Until Newton came along, I think the concept of time was in good alignment with the needs of mankind; however, I think Newton's great success was the source of a perspective which was fundamentally erroneous. In essence, Newton showed that the future mechanical motion of many objects could be predicted from the past motion via some very simple mathematical relations, time (as a numerical parameter) became a very important scientific concept. This, in itself, was not at all in violation of the concept of time which I have here presented.
So long as clocks are seen as mechanical devices designed to provide a convenient laboratory collection of reproducible repetitive events, then there is no real conflict with the earlier concept concept of time, the division between past and future from the perspective of the events being examined in the laboratory.

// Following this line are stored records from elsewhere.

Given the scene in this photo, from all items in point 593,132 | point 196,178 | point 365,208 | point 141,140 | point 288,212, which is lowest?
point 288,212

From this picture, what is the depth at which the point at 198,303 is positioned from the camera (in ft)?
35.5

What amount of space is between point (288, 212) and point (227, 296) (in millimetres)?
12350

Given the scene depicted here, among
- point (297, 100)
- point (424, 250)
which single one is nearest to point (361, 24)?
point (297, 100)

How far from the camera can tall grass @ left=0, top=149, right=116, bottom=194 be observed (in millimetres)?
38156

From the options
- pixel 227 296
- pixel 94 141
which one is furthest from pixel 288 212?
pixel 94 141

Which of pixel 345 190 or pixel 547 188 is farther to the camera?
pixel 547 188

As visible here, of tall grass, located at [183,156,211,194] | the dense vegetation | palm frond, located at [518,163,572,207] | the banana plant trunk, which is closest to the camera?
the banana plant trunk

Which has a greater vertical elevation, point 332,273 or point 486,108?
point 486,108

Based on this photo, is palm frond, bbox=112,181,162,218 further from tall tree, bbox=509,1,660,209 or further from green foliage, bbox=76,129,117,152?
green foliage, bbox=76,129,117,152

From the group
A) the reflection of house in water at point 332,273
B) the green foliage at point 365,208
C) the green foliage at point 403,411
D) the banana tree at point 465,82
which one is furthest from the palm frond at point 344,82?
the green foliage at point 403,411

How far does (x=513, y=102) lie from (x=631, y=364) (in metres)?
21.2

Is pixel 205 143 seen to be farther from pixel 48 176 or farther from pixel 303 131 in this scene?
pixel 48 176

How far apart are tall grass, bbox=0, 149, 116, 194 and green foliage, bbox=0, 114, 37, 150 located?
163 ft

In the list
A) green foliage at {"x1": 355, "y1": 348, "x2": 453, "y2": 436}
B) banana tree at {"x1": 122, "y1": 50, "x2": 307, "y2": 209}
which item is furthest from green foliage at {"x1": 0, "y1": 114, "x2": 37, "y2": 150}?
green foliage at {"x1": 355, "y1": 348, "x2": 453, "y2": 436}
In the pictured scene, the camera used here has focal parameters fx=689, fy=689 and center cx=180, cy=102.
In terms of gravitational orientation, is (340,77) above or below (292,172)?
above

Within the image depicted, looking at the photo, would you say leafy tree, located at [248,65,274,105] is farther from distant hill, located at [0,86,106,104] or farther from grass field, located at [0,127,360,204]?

Newton made an error when he presumed that these laboratory clocks provided a valid
universal collection of well understood events: i.e. that everybody's clock could be set to agree and thus provide a universal division between between past and future. The power of Newton's achievements, the ability of his ideas to analytically predict the behavior of many events, insured the development of clocks of ever finer precision. In fact, this precision became so important that the scientific society actually moved to the position that "clocks define time"; totally losing sight of the fact that the central issue of time was the division of the past (that which cannot be changed) from the future (that which science is trying to predict).
The scientific community had become so sure that the future was a direct
calculate-able consequence of the past (the mechanical machine paradigm) that they forgot the underlying purpose of the concept: i.e., to separate reality into those two distinctly different realms, the past and the future. They did not feel that these realms were different in any interesting way and thus did not worry about the universal fact that the past is what we cannot change and the future is what we do not know. Absolutely no scientific interest was dedicated to that issue at all.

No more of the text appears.